Next, using the mth row fractal in matrix a and the nth row fractal in matrix B loaded into the accelerator memory, the accelerator performs a matrix multiplication calculation to calculate the mth row and nth column fractal of the output (result) matrix Z, as provided by the accelerator. The matrix Z is used as a block matrix, wherein the mth row and the nth column refer to the mth row block and the nth column block.
Next, the resultant fractal (or fractal if more than one fractal is provided at a time) in Z is moved back from the accelerator to host memory using a single DMA operation. This is performed as shown in fig. 8, generally described in connection with fig. 8. More specifically, the DMA operation may be used as a single DMA instruction. The DMA instruction may include the following parameters. The value of src is the starting address of the fractal in the movement of the output matrix Z in the accelerator memory (hardware definition). The value of dst is the starting address of the fractal in output matrix C (i.e., the fractal of row m and column n) as it would appear in host memory. The value of dst may be n×128×16 plus m×16×16. Since C (in the host) is the column master, the element in the nth row is calculated first. The value of len is equal to 16. The repeat value is equal to 16. The value of src_stride is set to 0. The value of dst_stride is set to 128-16=112. Since C (in the host) is the column master, the leading dimension is the number of rows/elements in a column, i.e., 128, 16 is the length of the fractal.
It should be noted that, there is no need to perform explicit transposition on the output of the accelerator; transpose has been achieved by operations performed when moving data to an accelerator. The above process is repeated for different rows and columns of fractal as needed to provide different portions of the final output matrix C stored in the host.
It will be appreciated that although specific embodiments of the technology have been described herein for purposes of illustration, various modifications may be made without deviating from the scope of the technology. Accordingly, the specification and drawings are to be regarded only as illustrative of the invention as defined in the appended claims, and are intended to cover any and all modifications, variations, combinations, or equivalents that fall within the scope of the invention. In particular, a computer program product or program element for storing a machine-readable signal, or a program storage or memory device such as a magnetic wire, tape, magnetic disk or optical line, optical tape or optical disk, is provided, within the scope of the present technology, for controlling the operation of a computer according to the methods of the present technology and/or constructing some or all of its components according to the systems of the present technology.
Acts associated with the methods described herein may be implemented in a computer program product as encoded instructions. In other words, the computer program product is a computer readable medium on which the software code is recorded to execute the method when the computer program product is loaded into the memory and executed on the microprocessor of the wireless communication device.

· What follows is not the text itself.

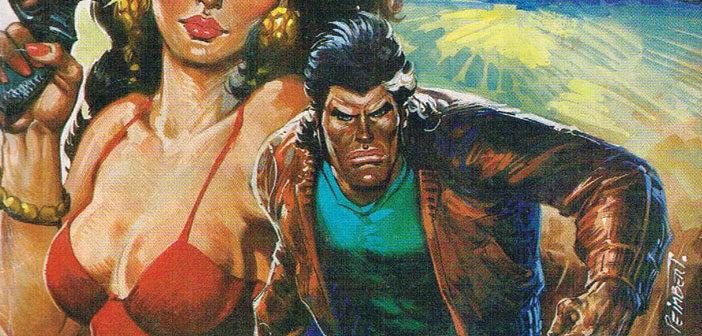 """Το Comic """"El Pantera"""" Μεταφέρεται Στην Τηλεόραση"""
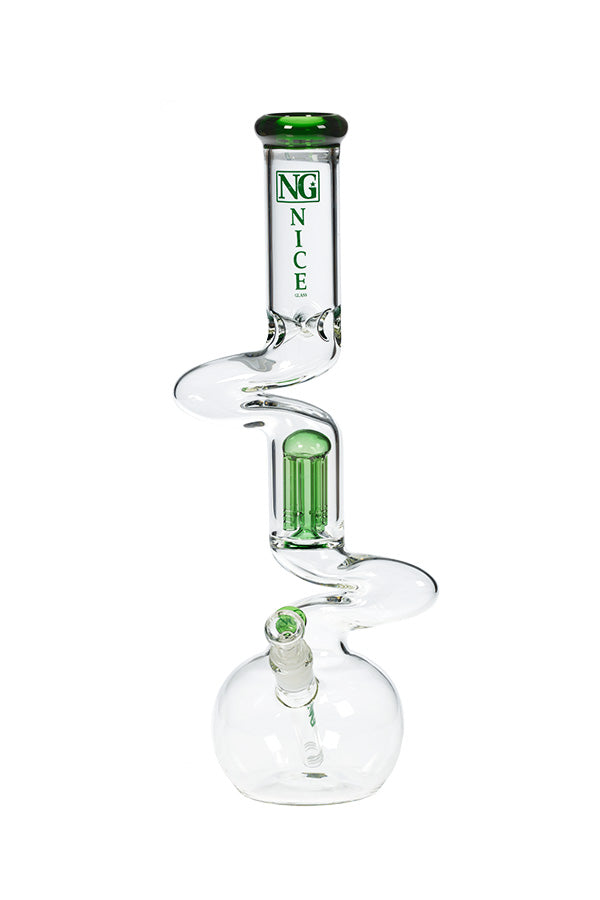 18 Inch NG Double Zong 4-Arm Percolator Beaker - The Downstem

Acts associated with the methods described herein may be implemented as coded instructions in a number of computer program products. For example, a first portion of the method may be performed by one computing device and a second portion of the method may be performed by another computing device, server, etc. In this case, each computer program product is a computer readable medium on which, when loaded into memory and executed on a microprocessor of a computing device, software code is recorded to perform appropriate portions of the method.
Further, each operation of the method may be performed on any computing device, personal computer, server, PDA, etc., and in accordance with or as part of one or more program elements, modules, or objects generated from any programming language, c++, java, etc. Furthermore, each operation or a file or object or the like implementing each of the operations may be performed by dedicated hardware or a circuit module designed for this purpose.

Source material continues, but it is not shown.